Only suspense left
How will Yao Ming announce his retirement? Much better than Bill Walton, anddone
There's only one question left in the spectacular, yet sad, career of Yao Ming.
How will the big man walk ... er limp ... away? Will he announce his retirement in an NBA-friendly mass press conference that will no doubt be broadcast around the world? Will he reveal it in an interview back in China, the homeland where he still seems most comfortable speaking, the place where he first brought up the R word in two separate sitdown interviews over the summer? Or will the final word trickle out from a confidant or two with Yao, the giant in the shadows?

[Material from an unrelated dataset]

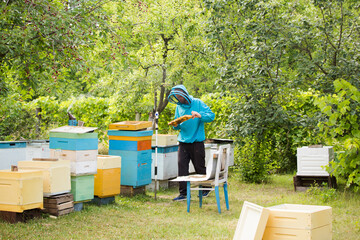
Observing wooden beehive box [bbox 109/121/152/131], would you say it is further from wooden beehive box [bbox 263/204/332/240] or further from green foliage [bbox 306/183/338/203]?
wooden beehive box [bbox 263/204/332/240]

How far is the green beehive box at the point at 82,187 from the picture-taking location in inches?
232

With the news that Yao Ming's latest injury is much more serious than long reported (it turns out there's a stress fracture in his "sprained" ankle), with an orthopedic expert telling KTRK Ch. 13 that it's extremely unlikely that Yao will play another game this season (and no one exactly disputing that), the only real mystery is how long it will take for Yao to acknowledge the obvious: He's done. If the Rockets have shown anything during this latest two-year Yao injury ordeal (this will essentially be his second straight lost season), it's that the team desperately wants to keep hope of a Yao return alive.

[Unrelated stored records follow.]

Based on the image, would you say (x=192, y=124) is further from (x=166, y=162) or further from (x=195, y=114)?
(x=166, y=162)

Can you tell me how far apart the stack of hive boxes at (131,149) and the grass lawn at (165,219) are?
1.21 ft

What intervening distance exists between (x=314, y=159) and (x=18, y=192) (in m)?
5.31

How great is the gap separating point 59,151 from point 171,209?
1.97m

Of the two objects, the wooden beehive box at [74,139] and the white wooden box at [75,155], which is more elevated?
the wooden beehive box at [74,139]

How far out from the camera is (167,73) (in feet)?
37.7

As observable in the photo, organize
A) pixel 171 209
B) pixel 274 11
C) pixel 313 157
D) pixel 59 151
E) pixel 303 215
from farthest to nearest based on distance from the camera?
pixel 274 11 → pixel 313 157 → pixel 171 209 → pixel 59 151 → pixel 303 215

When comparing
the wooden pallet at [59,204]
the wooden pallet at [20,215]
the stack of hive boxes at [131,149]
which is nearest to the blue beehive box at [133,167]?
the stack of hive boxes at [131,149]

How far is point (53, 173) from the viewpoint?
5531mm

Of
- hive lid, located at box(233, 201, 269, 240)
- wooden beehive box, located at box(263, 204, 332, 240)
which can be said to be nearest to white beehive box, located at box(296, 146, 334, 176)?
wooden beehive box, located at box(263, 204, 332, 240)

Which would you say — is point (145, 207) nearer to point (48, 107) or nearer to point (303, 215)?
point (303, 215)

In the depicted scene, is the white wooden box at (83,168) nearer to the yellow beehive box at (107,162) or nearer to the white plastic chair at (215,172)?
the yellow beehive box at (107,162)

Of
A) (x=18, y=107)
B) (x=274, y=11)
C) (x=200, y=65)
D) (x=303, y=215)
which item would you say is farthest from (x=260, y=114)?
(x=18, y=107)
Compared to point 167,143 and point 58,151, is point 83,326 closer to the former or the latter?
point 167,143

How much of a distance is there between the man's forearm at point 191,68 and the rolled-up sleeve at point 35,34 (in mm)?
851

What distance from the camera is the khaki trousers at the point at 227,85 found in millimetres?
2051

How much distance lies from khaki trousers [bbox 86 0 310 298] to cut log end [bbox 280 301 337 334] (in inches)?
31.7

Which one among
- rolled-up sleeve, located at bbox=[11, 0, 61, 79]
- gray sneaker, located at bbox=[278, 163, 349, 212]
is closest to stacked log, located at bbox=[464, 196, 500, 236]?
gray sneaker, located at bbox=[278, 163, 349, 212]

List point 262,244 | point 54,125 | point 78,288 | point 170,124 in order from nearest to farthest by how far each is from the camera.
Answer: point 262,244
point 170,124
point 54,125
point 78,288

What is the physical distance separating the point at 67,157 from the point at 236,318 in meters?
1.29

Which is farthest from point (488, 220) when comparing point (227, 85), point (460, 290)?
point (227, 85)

No matter how much it defies logic.
And if Yao's shown anything in his career, it's a desire to please the powers that be, to be a good solider. This attitude with the Chinese National Team probably cost Yao an NBA season or three worth of games. So it's likely that Yao will toe the company line and dutifully talk about making yet another comeback, be as optimistic as can be — until his $17.68 million contract with the Rockets for this season expires.
Even if team owner Leslie Alexander seems to fully understand what this latest stress fracture means.
"This is very sad," Alexander told FOX 26 Sports in an on-air interview. "This is a very disappointing moment in the history of the Rockets organization, for our wonderful fans, for the city of Houston and for everybody in our organization. I feel terrible for Yao."
It's been obvious for a while now that Yao's 7-foot-6 frame just isn't built to withstand the rigors of an NBA season. The 30-year-old Yao realizes this more than anyone. There are reports that his own parents urged him to retire after he crashed to the floor in that fateful May 2009 playoff series against the Los Angeles Lakers, the last basketball moments when he was really Yao.
Yao will have to leave the game sooner than he wanted to, but that doesn't diminish what a game changer he truly was. There were long stretches — not flashes, season after season — where Yao was clearly the second or third-best center in the entire league. He averaged more than 19 points and nine rebounds from the 2003-2004 NBA season to the 2008-09 season, never playing less than 48 games in that six-year stretch.
To compare Yao Ming to the chronically injured Bill Walton is an insult — to Yao. Walton was never the warrior Yao was, never stayed on the court in close to the same way, never actually produced the type of numbers that Yao did.
Walton missed two of his first nine NBA seasons entirely and played 35 games or less in three of the first seven seasons he made it on the court at all. He never averaged more than 18.9 points per game (Yao averaged more than 22 points three separate seasons, including a 25-point-per-game campaign).
Yao will not leave as a ghost of potential. We saw just how good he could be. He proved it on the court.
He doesn't have to show anything to anybody. Yao should be allowed to walk away in peace, right into his 7-month-year-old daughter's embrace.